Il y a de grosses différences. En Europe, il y a eu, au début du XIXᵉ siècle, une éclosion de nouveaux cimetières parce que l’existant était dans un état lamentable. A Paris, c’était dégoûtant, des espèces de charniers plus ou moins à ciel ouvert avec des problèmes comme au cimetière des Innocents où, à une certaine époque, ça s’était effondré. Donc les hygiénistes sont entrés en lice et ont dit ça suffit, il ne faut pas mélanger les morts et les vivants comme on le faisait jusque-là. Alors on a ouvert des cimetières hors les murs. Cela a été très littéraire aussi, il y a eu de grandes influences d’auteurs, notamment anglais. Prenons le Père-Lachaise. Il a été au début habité par un certain nombre de gens qui avaient les moyens, parce qu’à ce moment-là s’est créée la concession perpétuelle. Ensuite, peu à peu, la ville a gagné du terrain jusqu’à l’inclure dans son territoire.
Mais quel est le plus remarquable que vous ayez vu ?
Difficile à dire, ils ont tous leurs qualités propres, si j’ose dire. Je dis toujours que les cimetières italiens sont les plus beaux du monde et ont servi de modèle bien souvent pour d’autres réalisations, notamment en Europe, en Amérique du Nord et du Sud. Mais pour en prendre plein les yeux, il faut aller à Gênes. C’est le plus beau parce que c’est celui dans lequel il y a le plus de sculptures funéraires et de bonne facture, activité qui est en train de se perdre aujourd’hui, manifestement. Et puis aussi Milan, Turin, Rome, Florence et Bologne, j’ai des milliers de photos dans ce pays et j’ai bien l’intention d’y retourner encore.
Il y en a un où vous n’êtes pas allé et qui vous manque ?
Un en particulier, non, mais plutôt un pays. Je voudrais aller en Indonésie, mais, bien que je sois déjà allé plusieurs fois en Asie, c’est un peu compliqué à cause des conditions de voyage, des transports. Il faudrait se faire parachuter au-dessus des cimetières pour que ce soit commode. Mais non, je ne peux pas dire qu’il y ait vraiment des choses qui me manquent. L’Australie peut-être où je ne suis jamais allé, bien qu’autant que je sache, ce n’est pas très intéressant car trop récent. Les choses très étonnantes, j’en ai vraiment vues beaucoup.
Et donc vous avez réalisé votre propre monument ?

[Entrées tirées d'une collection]
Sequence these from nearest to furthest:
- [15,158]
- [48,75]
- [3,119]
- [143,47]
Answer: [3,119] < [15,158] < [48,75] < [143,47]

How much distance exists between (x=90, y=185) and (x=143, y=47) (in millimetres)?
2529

---

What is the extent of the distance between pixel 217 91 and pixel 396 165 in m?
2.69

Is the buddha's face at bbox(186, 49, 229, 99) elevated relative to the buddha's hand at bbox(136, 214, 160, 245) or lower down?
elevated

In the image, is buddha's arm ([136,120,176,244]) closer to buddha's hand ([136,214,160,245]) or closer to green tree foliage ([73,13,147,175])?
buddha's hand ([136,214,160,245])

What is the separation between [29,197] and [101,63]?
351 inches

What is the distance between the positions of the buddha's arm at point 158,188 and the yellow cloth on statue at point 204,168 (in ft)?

_Consigne_:
Répondez aux questions suivantes d'après l'entretien sur les cimetières :
(a) Pour quelle raison de nouveaux cimetières ont-ils été ouverts en Europe au début du XIXᵉ siècle ?
(b) Dans quelle ville faut-il se rendre pour voir le cimetière jugé le plus beau, et pourquoi ?
(c) Qu'est-ce qui rend un voyage en Indonésie compliqué ?

_Solution_:
(a) Les cimetières existants se trouvaient dans un état lamentable.
(b) À Gênes, car c'est le cimetière qui compte le plus de sculptures funéraires, et de bonne facture.
(c) Les conditions de voyage et les transports.